At home, Virgin Australia confirmed what is only the first substantial addition of wide-bodied A330 capacity to key interstate markets that it will make in the nearer term.
By mid-May there will be daily double Virgin Australia A330-200s between Melbourne and Perth, and an initial morning peak-hour rotation of the large Airbus between Melbourne and Sydney.
Less widely known is the ambush the Virgins will spring on the Canberra routes next month, with a new business-class on all of the Embraer E-jet services to the national capital, as well as to Hobart, which Qantas neglects in favour of Jetstar, and on important Adelaide and Perth routes among others.
This is not a matter of gratuitous Qantas bashing but a simple matter of geometry and cabin amenity. The Qantas domestic configured A330s and aged 767s are, in terms of space and style, inferior in internal specs to the Virgin jets, whether up front or in the main cabins.

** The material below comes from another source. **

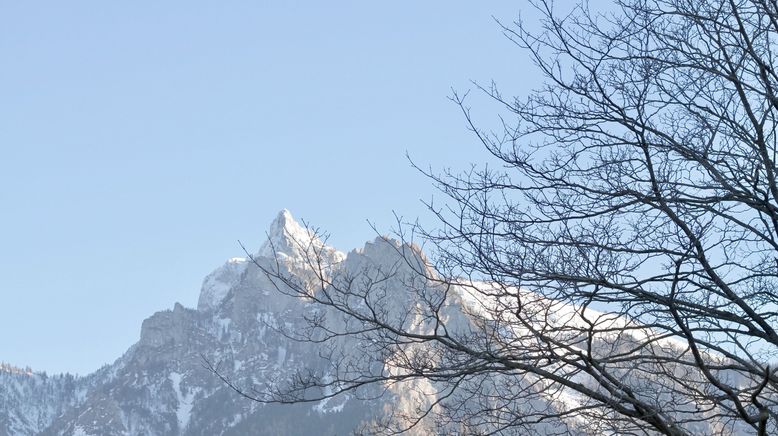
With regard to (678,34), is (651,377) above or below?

The head scratcher for Qantas observers, and quite a few insiders, is why Qantas allowed this to happen, since it knows anything material that is decided within Virgin Australia faster than most of those working for it.
The not-so-funny joke within Virgin Australia and before it Virgin Blue, was that Qantas knew more about how its challenger was tracking than it did, because it invested more in the analysis of its operations than Brett Godfrey or Richard Branson could afford.
Yet the result is Qantas conceding a superior configuration for business travellers that it has taken no steps to counter, and in Canberra, the use by Virgin Australia of a truly spacious small jet with no middle seats that makes Qantaslink turbo-props seem like riding hard class.
Maybe Qantas kept believing the hype about the 787 Dreamliner, which turns out to be late and heavy and for some of the purposes it originally had in mind for it, close to useless.
Compared to the very young fleet of jets flown by Virgin Australia, through a policy of churning leases, Qantas is burdened with aged 747s and 767s that drag back the gains it has made with A380s, A330s, and some recently delivered and much improved 737-800s.
Most of the emphasis in Qantas in recent years has been on the development of the Jetstar low-cost franchise, a product that Qantas full service customers despise, giving ex-Qantas executive GM John Borghetti rich pickings in his new role as CEO of Virgin Australia.
On Sunday night, at the Sydney Festival for which it has become a major sponsor, China Southern’s ruling cadre, in the form of president and CEO Tan Wangeng and executive vice-president He Zongkai rocked up to declare open season on what’s left of the Qantas kangaroo route services to London and Europe, declaring that a “Canton route” would provide additional frequent capacity to London, Amsterdam and Paris, via their shiny modern airport at Guangzhou, which they intend to make even larger than Singapore, Bangkok and Dubai.
It is China Southern’s policy to eclipse the size of today’s stake in the Australian international market held by Emirates by the end of 2015, an ambition that is already provided for in the Australia-China air traffic agreement and the mind-boggling consequences for air travel demand of 1.2 billion people making a new long march to their place in the sun in the Asian century.
This comes amid persistent rumours that Qantas will quit its services to Frankfurt, its last destination in Europe, following its decision last year to slash London flights in half in order to invest in a single-aisle carrier somewhere in Asia that would make so much money that it in five years it could start reinvesting in the long-haul Qantas brand CEO Alan Joyce says the airline can no longer afford to support.
The obvious logical disconnections in this policy have recently started to alarm finance sector analysts, especially as there is no sign of such an airline in that form taking shape, and the shareholders are in their third year without dividends and wearing a pathetic share price.
It is all converging on Qantas. Unhappy shareholders, unhappy customers, shrinking services, and sharp competitors, at home and abroad, who are making much smarter moves in terms of fleet, product and network without resorting to hiring a lingerie model to lift (!) brand perceptions.